(Collected data)
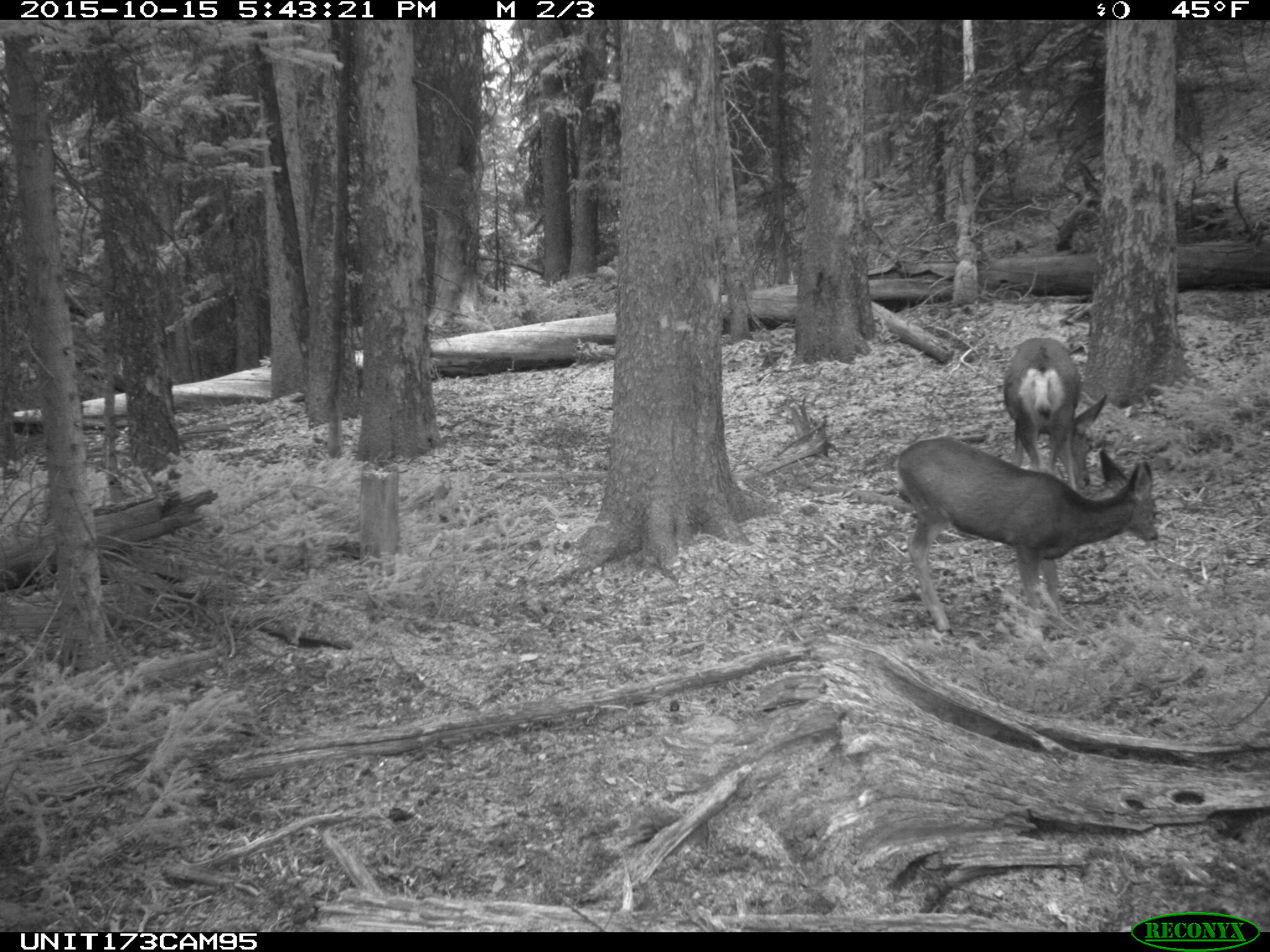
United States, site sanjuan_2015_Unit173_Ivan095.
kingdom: Animalia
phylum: Chordata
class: Mammalia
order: Artiodactyla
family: Cervidae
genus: Odocoileus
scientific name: Odocoileus hemionus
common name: mule deer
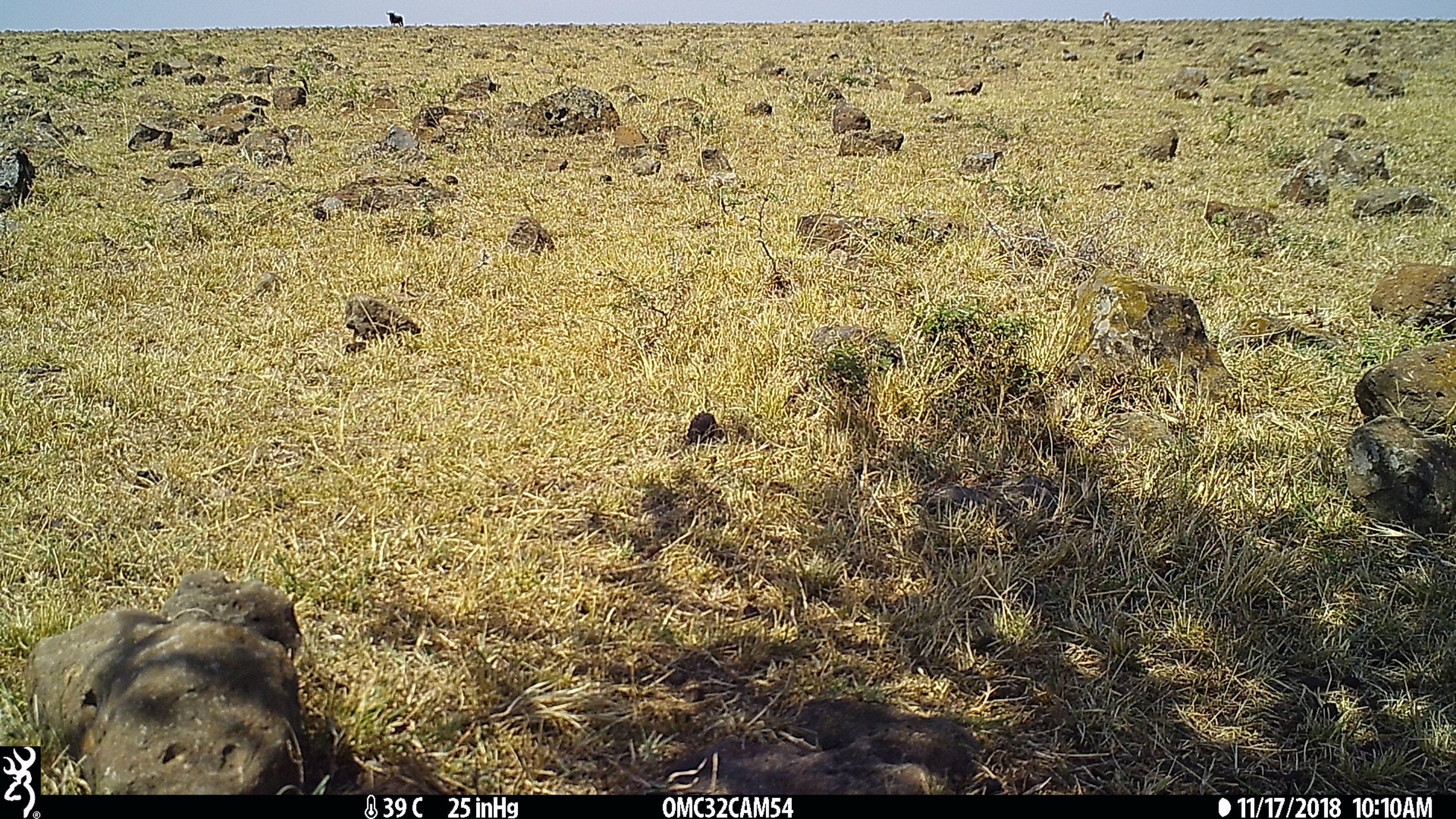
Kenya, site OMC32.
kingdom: Animalia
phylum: Chordata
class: Mammalia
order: Artiodactyla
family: Bovidae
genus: Connochaetes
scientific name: Connochaetes taurinus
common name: blue wildebeest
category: wildebeest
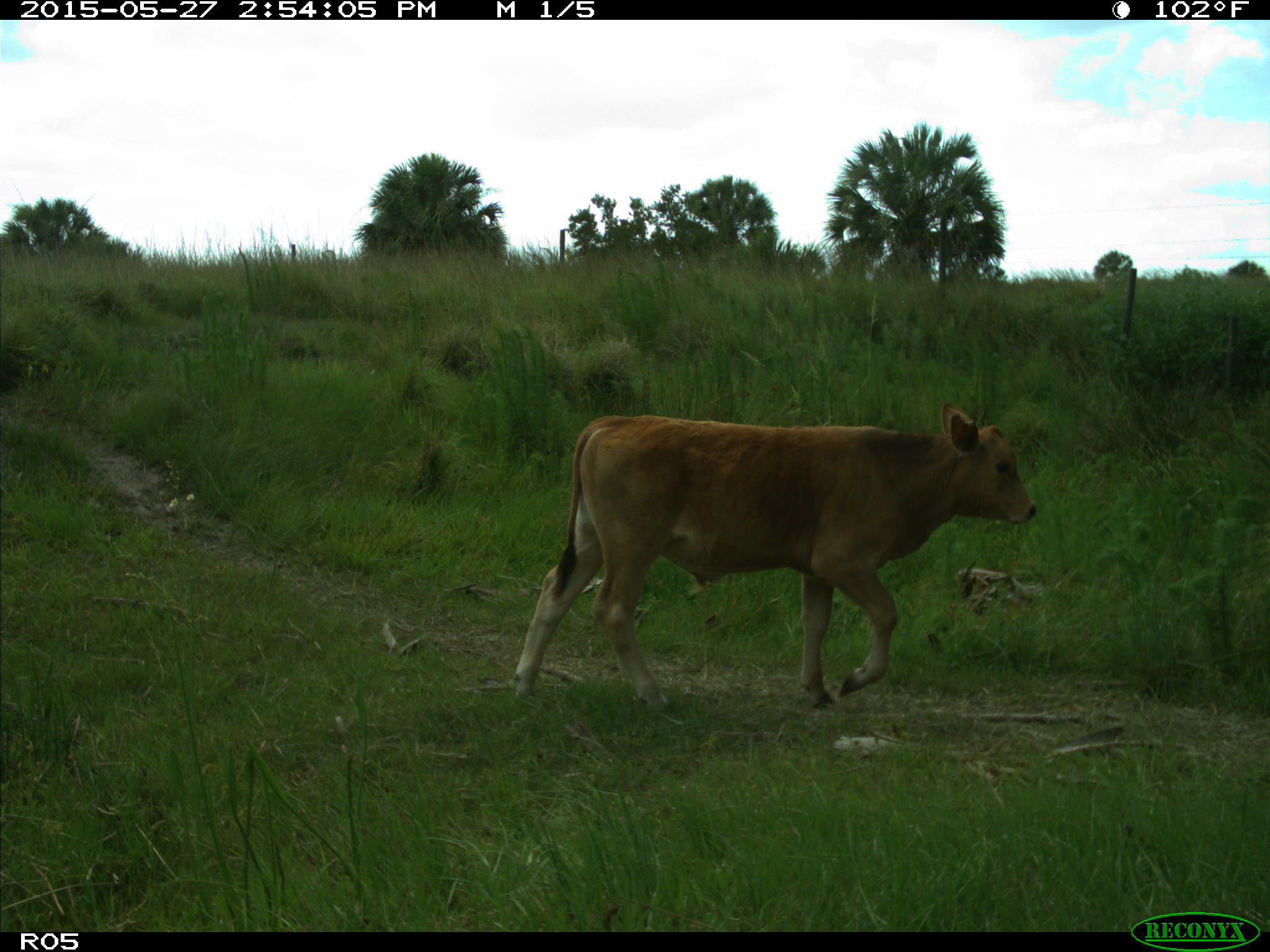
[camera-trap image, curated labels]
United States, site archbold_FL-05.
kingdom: Animalia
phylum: Chordata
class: Mammalia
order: Artiodactyla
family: Bovidae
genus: Bos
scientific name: Bos taurus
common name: domestic cow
Bos taurus (domestic cow).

Required work:
Nothing but the lines from the one holding "common name: blue wildebeest" through the last line of the entries should be written out, exactly and inclusively, minus the pictures.

Result of the task:
common name: blue wildebeest
category: wildebeest
[camera-trap image, curated labels]
United States, site archbold_FL-05.
kingdom: Animalia
phylum: Chordata
class: Mammalia
order: Artiodactyla
family: Bovidae
genus: Bos
scientific name: Bos taurus
common name: domestic cow
Bos taurus (domestic cow).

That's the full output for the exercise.